Simplifying data management: NFS access to HDFS

We are excited that another critical Enterprise Hadoop integration requirement – NFS Gateway access to HDFS – is making progress through the main Apache Hadoop trunk.  This effort is architected and designed by Brandon Li and Suresh Srinivas, and is being delivered by the community. You can track progress in Apache JIRA HDFS-4750.

With NFS access to HDFS, you can mount the HDFS cluster as a volume on client machines and have native command line, scripts or file explorer UI to view HDFS files and load data into HDFS.  NFS thus enables file-based applications to perform file read and write operations directly to Hadoop. This greatly simplifies data management in Hadoop and expands the integration of Hadoop into existing toolsets.

NFS and HDFS

Network File System (NFS) is a distributed file system protocol that allows access to files on a remote computer in a manner similar to how local file system is accessed.  With a NFS gateway for Hadoop, files can now be browsed, downloaded and written to and from HDFS as if it is local file system. These are critical enterprise requirements.

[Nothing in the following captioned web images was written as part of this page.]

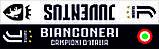 Шарф атласный FC Juventus, фото 3
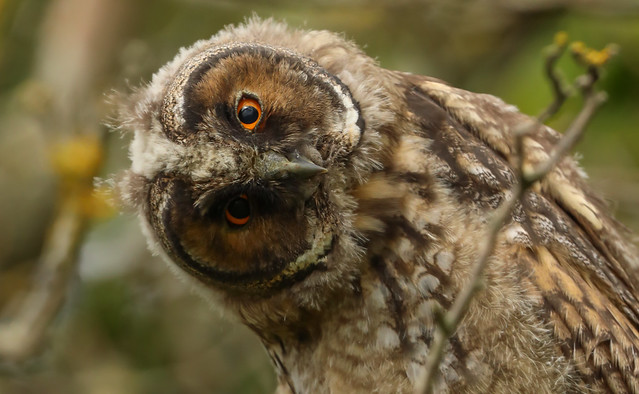 Young Long Eared Owl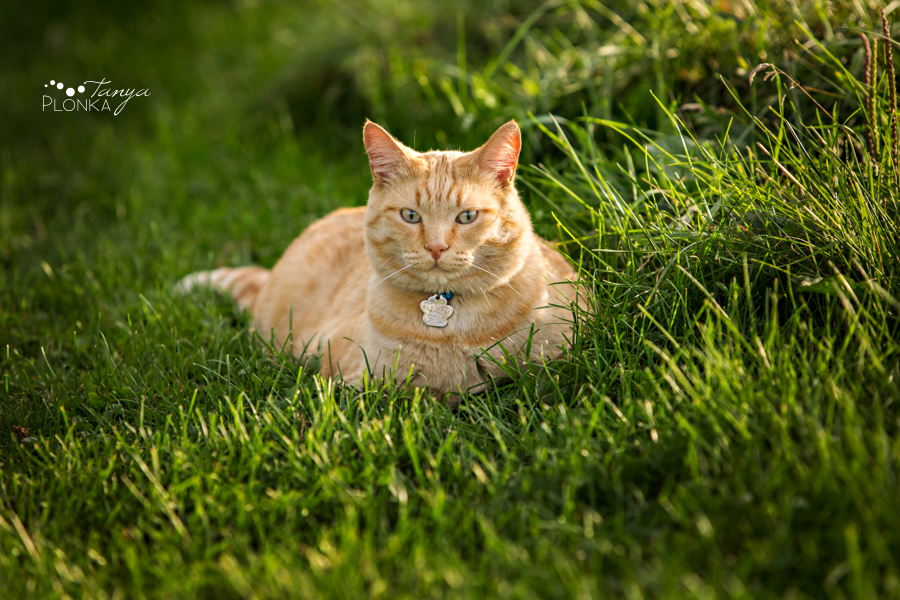 Taber country cat photo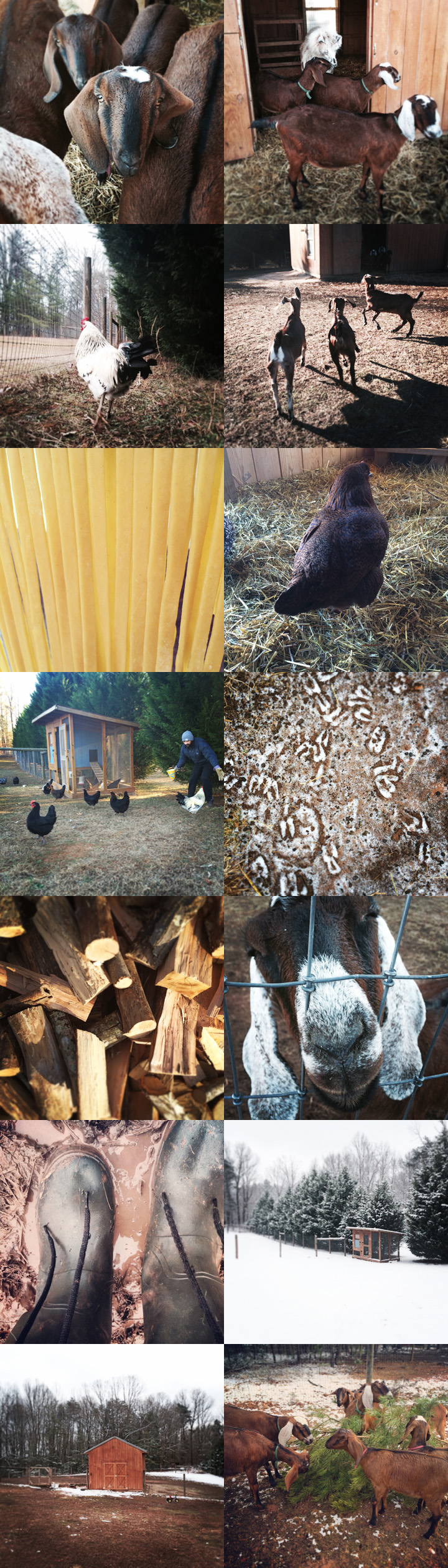 Photos from The Freckled Farm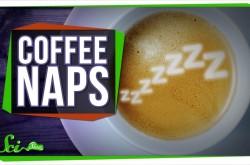 なぜコーヒーと昼寝はあなたを元気にしてくれるのか?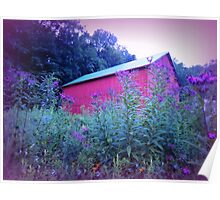 Red Barn and Iron Weed at Dusk Poster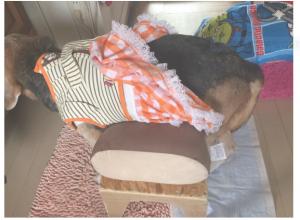 mantendo cão paralisado em pé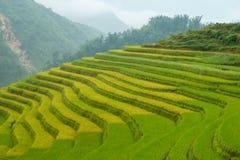Le riz met en place dans la région de montagne de Sapa, Vietnam image stock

Bringing the full capability of NFS to HDFS is an important strategic initiative for us. In the first phase, we have enabled NFSv3 interface access to HDFS. This is done using NFS Gateway, a stateless daemon, that translates NFS protocol to HDFS access protocols as shown in the following diagram. Many instances of such daemon can be run to provide high throughput read/write access to HDFS from multiple clients. As a part of this work, HDFS now has a significant functionality that supports inode ID or file handles, that was done in Apache JIRA HDFS-4489.

nfs

We are excited to work with the community to enable a robust roadmap for NFS functionality, focussing on the following capabilities:

  • NFSv4 and other protocols for access to HDFS
  • Highly Available NFS Gateway
  • Secure Hadoop (Kerberos) integration

The first phase of development is complete and is undergoing rigorous testing and stabilization. This set of functionality is being run through our integrated HDP stack test suite to ensure enterprise readiness.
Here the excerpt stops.